Helping Your Clients Set Realistic Goals In 2016
The start of the year is always a great time for people wanting to get fit, healthy and back in shape for summer.
To help your clients achieve their fitness ambitions it’s important to help them set goals or objectives. Having a goal means your clients are more likely to be successful, and less likely to lose focus and motivation, and go back to bad ways.
Make sure the goals are SMART – specific, measurable, achievable, realistic and time bound. If they’re done well, goals can be a great way to keep your clients motivated. Even when things get difficult, the goal is still at the front of their mind. Success doesn’t seem too far away, so they’re more likely to stay on track.
There Can Be Problems
The problems can come in the actual setting of the goals. When it comes to losing weight, for example, many clients want overnight success. It’s important to explain that slow, consistent weight loss, through healthy eating and exercise, is much better than losing weight quickly by going on drastic diets.

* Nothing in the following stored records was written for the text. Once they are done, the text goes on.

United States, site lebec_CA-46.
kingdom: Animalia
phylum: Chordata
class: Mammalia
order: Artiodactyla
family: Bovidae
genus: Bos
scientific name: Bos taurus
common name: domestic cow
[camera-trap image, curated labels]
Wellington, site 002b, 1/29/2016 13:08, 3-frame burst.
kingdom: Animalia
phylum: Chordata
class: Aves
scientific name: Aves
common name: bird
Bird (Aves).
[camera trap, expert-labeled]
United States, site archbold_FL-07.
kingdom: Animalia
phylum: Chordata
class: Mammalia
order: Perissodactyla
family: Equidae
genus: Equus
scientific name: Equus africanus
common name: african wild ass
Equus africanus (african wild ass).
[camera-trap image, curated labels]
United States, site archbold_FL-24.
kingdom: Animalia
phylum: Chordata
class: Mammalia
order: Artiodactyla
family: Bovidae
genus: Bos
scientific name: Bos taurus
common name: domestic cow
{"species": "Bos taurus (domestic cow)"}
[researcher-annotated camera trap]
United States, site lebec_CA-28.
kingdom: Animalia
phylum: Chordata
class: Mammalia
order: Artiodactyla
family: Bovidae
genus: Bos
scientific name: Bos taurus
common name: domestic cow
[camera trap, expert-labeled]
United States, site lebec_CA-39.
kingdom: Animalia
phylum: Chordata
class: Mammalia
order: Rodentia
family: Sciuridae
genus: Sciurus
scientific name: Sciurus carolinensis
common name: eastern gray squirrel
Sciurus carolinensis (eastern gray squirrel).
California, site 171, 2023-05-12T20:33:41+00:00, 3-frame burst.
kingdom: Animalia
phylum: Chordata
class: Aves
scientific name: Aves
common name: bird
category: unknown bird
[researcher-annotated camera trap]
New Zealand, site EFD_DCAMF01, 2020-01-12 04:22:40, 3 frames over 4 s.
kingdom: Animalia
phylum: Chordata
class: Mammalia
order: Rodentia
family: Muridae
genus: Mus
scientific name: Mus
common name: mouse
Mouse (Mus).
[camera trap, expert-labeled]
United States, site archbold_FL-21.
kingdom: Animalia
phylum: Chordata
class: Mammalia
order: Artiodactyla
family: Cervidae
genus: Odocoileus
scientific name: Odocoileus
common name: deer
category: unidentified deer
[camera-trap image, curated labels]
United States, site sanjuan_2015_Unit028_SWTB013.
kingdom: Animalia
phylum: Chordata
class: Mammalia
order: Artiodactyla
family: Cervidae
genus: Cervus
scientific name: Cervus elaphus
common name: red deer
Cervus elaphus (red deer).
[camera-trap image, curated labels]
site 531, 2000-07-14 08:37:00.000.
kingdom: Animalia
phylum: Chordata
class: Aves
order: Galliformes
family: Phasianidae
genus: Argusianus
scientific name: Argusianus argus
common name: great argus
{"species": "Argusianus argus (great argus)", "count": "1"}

If your client would like to improve their eating habits you can also set nutritional goals. Rather than general goals such as ‘eat more fruit and vegetables’, make things specific. Encourage your client to eat their five a day. If this is too difficult, start with three. Show them how they can include more fruit and vegetables in their diet.
Get Them To Think
When you are helping your client to set their goals, encourage them to think about their achievements last year. What were they proud of? What were their struggles? What would they have done differently?
Ask them to write down all their health and fitness ambitions for this year. Once you have this information, the goal-setting process can begin. Ask them to prioritise the list. What are their top three? For some people, the goals may be so big they are overwhelming. For example, if your client’s ambition is to run a marathon, but they haven’t run 5km yet. If this is the case, break the goals down into achievable smaller goals. It could be to run a 5km, then a 10km, and half-marathon. Once they start achieving things, your client will feel much more positive that the main goal is achievable. They’ll feel confident and have the momentum to keep going.
Make sure the goals are specific. Instead of ‘I want to improve my fitness,’ encourage your client to focus on a particular aspect of their fitness. It could be taking part in a specific race, or event. For example, their goal could be to complete a particular city half marathon by 1st June. Each SMART goal should have a deadline and it should be easy to measure success.
So Keep measure their progress throughout the process, and encourage them to celebrate their success. Then they can focus on the next goal. It will help them keep striving. Goals really can create a culture of success.